Tekil Mesaj gösterimi
Alt 06-12-2009, 23:07   #1
OutKast
 
OutKast - ait Kullanıcı Resmi (Avatar)
 
Fabian Ernst Röportajı

Daha önce de çok sevilen yabancı futbolcular oldu ama takıma onun kadar hızlı bir biçimde adapte olanına rastlanmadı. Almanya`nın soğuk ikliminden gelen Fabian Ernst kendisini Beşiktaşlılara fazlasıyla sevdirmeyi başardı. Tribünler artık ona aşık.

Schalke`de oynarken bir Ruhr derbisinde Borissia Dortmund`a yenilerek şampiyonluğu kaybetmiştiniz. O gün nasıl bir gündü, maç sonrası ruh halin nasıldı? Geçen sezon yine son haftalarda Fenerbahçe`ye yenildiğinizde o gün aklına geldi mi?

Dediğiniz gibi üzüntülü, sıkıntılı bir maç yaşadık ama o zaman durum biraz daha farklıydı; zira geriye sadece iki hafta kalmıştı ve bunu telafi etme şansını bulamamıştık. Geçen seneyse Fenerbahçe maçı sonrasında telafi etmek için daha fazla maç vardı ve bunun üstesinden gelip şampiyon olduk. Almanya`da yaşadığım yenilgide en üzücü olan durum Borissia Dortmund`un ligdeki durumuydu; yanlış hatırlamıyorsam 12. sıradaydılar. Maç da onlar için hiç önemli değildi ama o karşılaşmayla bizi şampiyonluktan ettiler. Gerçekten çok üzücüydü.
##############################
— Çözülecek Problemler —
**1)** Fabian Ernst röportajına göre Schalke, Ruhr derbisinde yenildiğinde sezonun bitmesine kaç hafta kalmıştı?
**2)** Fabian Ernst röportajını son cümlesinden sonrasını yazarak sürdürünüz.
Ardından gelen satırlar metinle ilgisiz, farklı bir kaynaktan alınmıştır.

— Girdi Verileri —
##############################
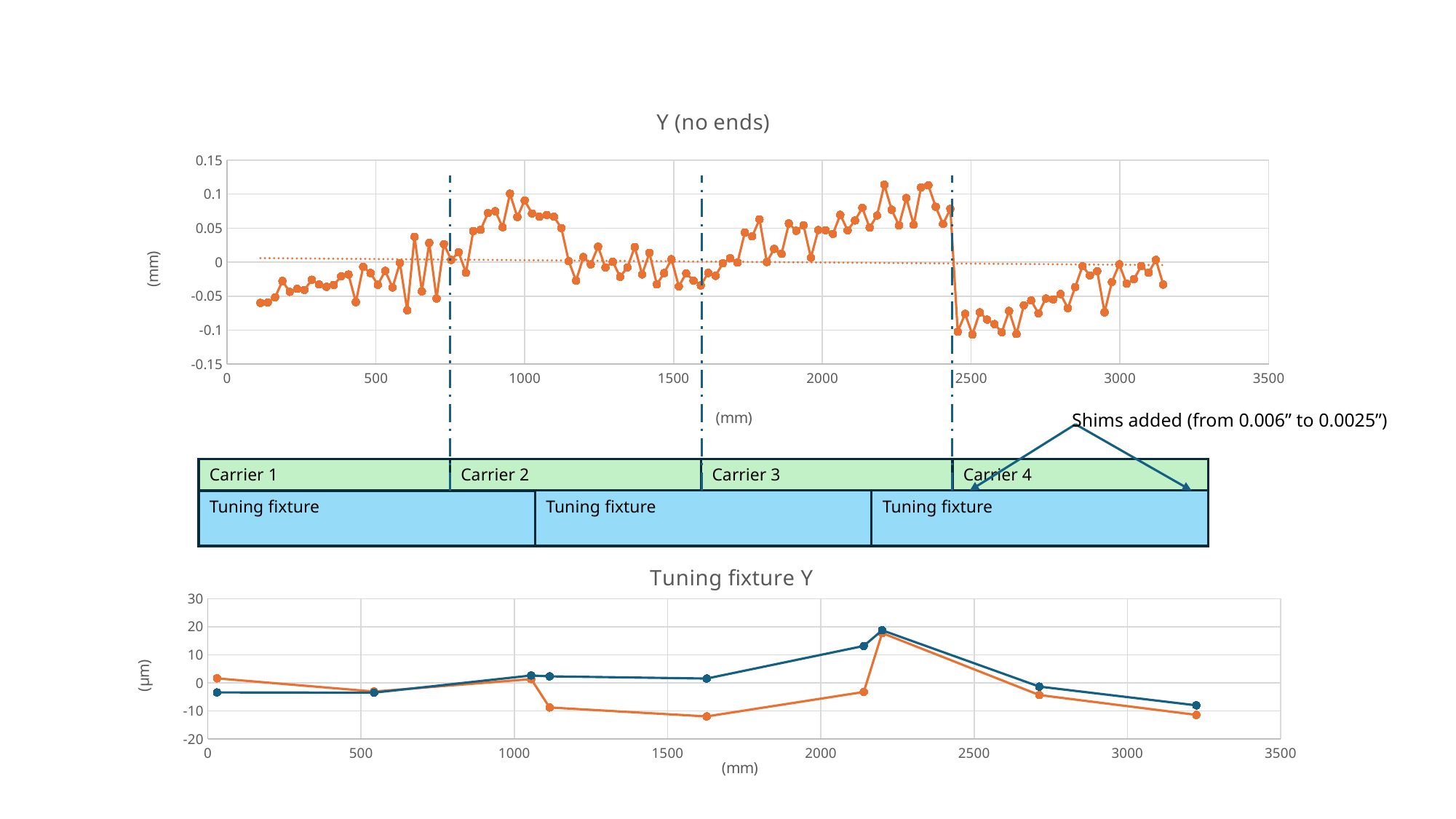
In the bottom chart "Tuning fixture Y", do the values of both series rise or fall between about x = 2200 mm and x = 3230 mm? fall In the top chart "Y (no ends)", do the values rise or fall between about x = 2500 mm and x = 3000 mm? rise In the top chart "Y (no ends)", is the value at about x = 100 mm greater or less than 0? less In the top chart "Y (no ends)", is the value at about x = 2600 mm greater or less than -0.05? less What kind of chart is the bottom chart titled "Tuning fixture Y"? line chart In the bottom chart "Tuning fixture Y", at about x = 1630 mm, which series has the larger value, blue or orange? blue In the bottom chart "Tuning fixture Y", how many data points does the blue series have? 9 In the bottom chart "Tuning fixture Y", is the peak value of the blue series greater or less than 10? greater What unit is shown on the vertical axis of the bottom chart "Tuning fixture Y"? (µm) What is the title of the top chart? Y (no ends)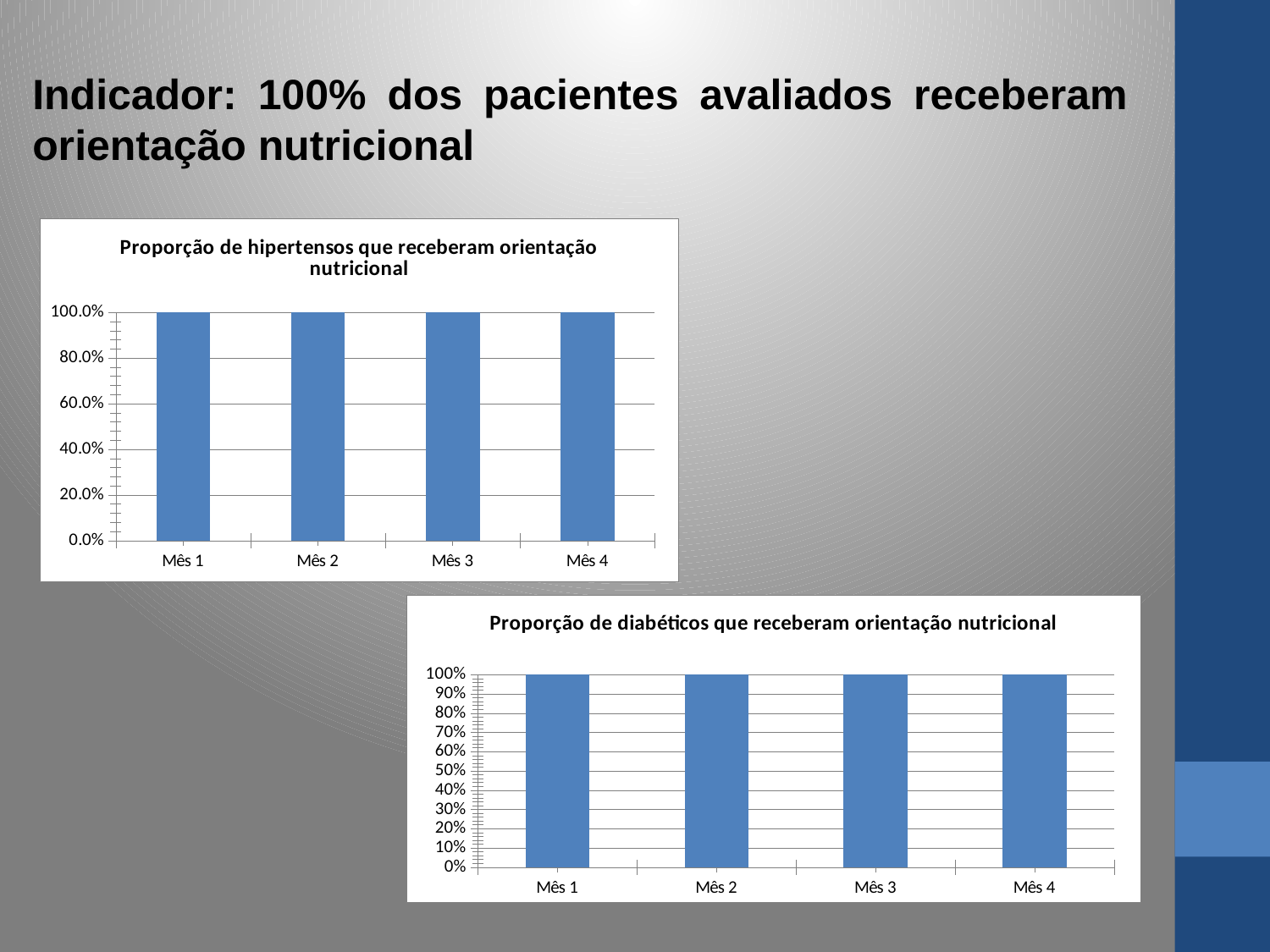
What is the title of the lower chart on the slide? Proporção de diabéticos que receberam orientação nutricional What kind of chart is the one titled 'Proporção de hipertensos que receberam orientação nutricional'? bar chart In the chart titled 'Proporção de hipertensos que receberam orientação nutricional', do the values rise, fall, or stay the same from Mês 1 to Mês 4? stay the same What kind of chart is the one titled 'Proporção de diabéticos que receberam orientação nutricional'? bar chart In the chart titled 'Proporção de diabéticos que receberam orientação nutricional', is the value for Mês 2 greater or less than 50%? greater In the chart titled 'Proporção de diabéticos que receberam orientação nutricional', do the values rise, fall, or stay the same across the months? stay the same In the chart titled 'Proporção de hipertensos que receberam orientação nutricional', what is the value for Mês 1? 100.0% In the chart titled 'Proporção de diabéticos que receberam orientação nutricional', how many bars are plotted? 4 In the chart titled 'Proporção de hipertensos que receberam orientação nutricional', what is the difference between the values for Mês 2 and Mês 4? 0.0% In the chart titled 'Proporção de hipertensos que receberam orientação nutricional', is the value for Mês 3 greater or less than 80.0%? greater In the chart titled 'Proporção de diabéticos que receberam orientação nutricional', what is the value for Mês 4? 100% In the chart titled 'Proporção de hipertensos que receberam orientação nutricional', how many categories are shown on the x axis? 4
##############################
— Görev Çıktıları —
**1)** Geriye sadece iki hafta kalmıştı.

**2)**
Hannover doğumlusun, Hamburg, Bremen ve Schalke gibi futbol geleneği olan takımlarda oynadın. Hangisinin şehri tam anlamıyla bir futbol kentiydi?

Tamamen farklı karakterlere sahipler, ayrı ayrı özellikler taşıyorlar. Tabii ki hepsi futbolla yatıp kalkıyor ama tahmin edersiniz ki Hamburg oldukça büyük bir şehir, Almanya`nın en büyüklerinden birisi. Kentin nüfusu diğerlerinden fazla ve daha zengin bir şehir. Bremen`de böyle değildi; daha küçük bir şehirde birbirimize destek olarak konsantrasyonumuzu sağlama imkanımız vardı. Almanya`da son oynadığım takım olan Schalke`nin bulunduğu kent Gelsenkirchen`se sadece 250 bin nüfusluk bir kentti haliyle şimdi yaşadığım İstanbul oradan son derece farklı.

Werder Bremen geçen sezon UEFA Kupası finalini oynamak için İstanbul`a geldiğinde neler düşündün?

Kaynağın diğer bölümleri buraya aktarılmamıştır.